Unfortunately, the big gains only come from eliminating the last bits of regression toward the mean. If you can cut regression toward the mean from 50% to 25%, then the average student's grade level at the end of eighth grade increases from 9.0 to 9.8:
Grade | Grade Level Boost | Reg to Mean | Grade Level |
1 | 0.5 | 25% | 1.5 |
2 | 0.5 | 25% | 2.9 |
3 | 0.5 | 25% | 4.2 |
4 | 0.5 | 25% | 5.4 |
5 | 0.5 | 25% | 6.5 |
6 | 0.5 | 25% | 7.6 |
7 | 0.5 | 25% | 8.7 |
8 | 0.5 | 25% | 9.8 |
But, as you can see, in a school of star teachers, reducing annual regression toward the mean from 100% to 25% only boosts grade level upon eighth grade graduation by 1.3 years, from 8.5 to 9.8. In contrast, reducing annual regression toward the mean from 25% to 0% would, theoretically, boost grade level at elementary school graduation by 2.2 years, from 9.8 to 12.0. But, due to diminishing marginal returns, it's probably much harder to reduce regression toward the mean from 25% to 0% than from 100% to 25%.

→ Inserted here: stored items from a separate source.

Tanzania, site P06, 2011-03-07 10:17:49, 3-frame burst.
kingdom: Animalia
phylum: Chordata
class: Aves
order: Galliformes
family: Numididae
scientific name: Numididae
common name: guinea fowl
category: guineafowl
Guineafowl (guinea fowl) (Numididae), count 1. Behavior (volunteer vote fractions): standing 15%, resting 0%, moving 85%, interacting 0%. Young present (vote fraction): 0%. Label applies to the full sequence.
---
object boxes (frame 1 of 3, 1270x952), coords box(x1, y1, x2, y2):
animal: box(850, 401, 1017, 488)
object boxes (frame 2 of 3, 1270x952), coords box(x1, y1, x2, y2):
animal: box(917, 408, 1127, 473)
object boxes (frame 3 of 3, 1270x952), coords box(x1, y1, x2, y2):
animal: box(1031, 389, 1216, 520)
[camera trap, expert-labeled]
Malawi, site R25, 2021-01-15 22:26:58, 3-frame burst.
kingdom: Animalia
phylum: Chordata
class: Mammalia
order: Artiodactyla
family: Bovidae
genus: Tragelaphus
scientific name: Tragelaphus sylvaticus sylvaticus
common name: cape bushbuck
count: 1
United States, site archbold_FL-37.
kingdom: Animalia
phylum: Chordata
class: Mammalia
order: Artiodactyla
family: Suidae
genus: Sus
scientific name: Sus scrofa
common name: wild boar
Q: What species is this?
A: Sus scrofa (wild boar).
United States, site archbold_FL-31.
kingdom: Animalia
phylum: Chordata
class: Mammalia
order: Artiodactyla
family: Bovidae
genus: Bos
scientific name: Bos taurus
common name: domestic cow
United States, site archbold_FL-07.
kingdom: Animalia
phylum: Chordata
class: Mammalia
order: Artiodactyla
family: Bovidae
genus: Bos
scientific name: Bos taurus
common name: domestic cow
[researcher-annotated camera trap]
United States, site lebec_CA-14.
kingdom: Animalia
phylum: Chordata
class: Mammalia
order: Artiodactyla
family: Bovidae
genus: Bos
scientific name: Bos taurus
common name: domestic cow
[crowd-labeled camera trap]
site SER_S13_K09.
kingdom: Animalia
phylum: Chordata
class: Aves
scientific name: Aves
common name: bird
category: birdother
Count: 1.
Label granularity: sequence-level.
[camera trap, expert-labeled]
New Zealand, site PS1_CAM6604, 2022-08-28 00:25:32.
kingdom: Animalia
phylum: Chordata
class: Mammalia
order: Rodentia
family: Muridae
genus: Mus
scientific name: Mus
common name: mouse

Since the white-black gap at the end of high school is three to four years, these regression toward the mean calculations can help explain why there is such a
Blind Side-like obsession with plugging holes in the environment where NAM students' regression toward the mean might occur. For example, the
NYT Magazine ran a feature on a public boarding school in a poor part of Washington DC where the taxpayers pay $35k per student per year for five nights per week at this boarding school. But the article was heavily devoted to worrying about whether the two nights per week that the students spend at home was causing the presumed test score gains of the five nights in the dorm to regress back toward the black mean.
Of course, the real killer in terms of closing the racial gap by eliminating sources of regression toward the mean is that eventually, these individuals turn into adults whom you can't manipulate so much, and then they choose environments for themselves.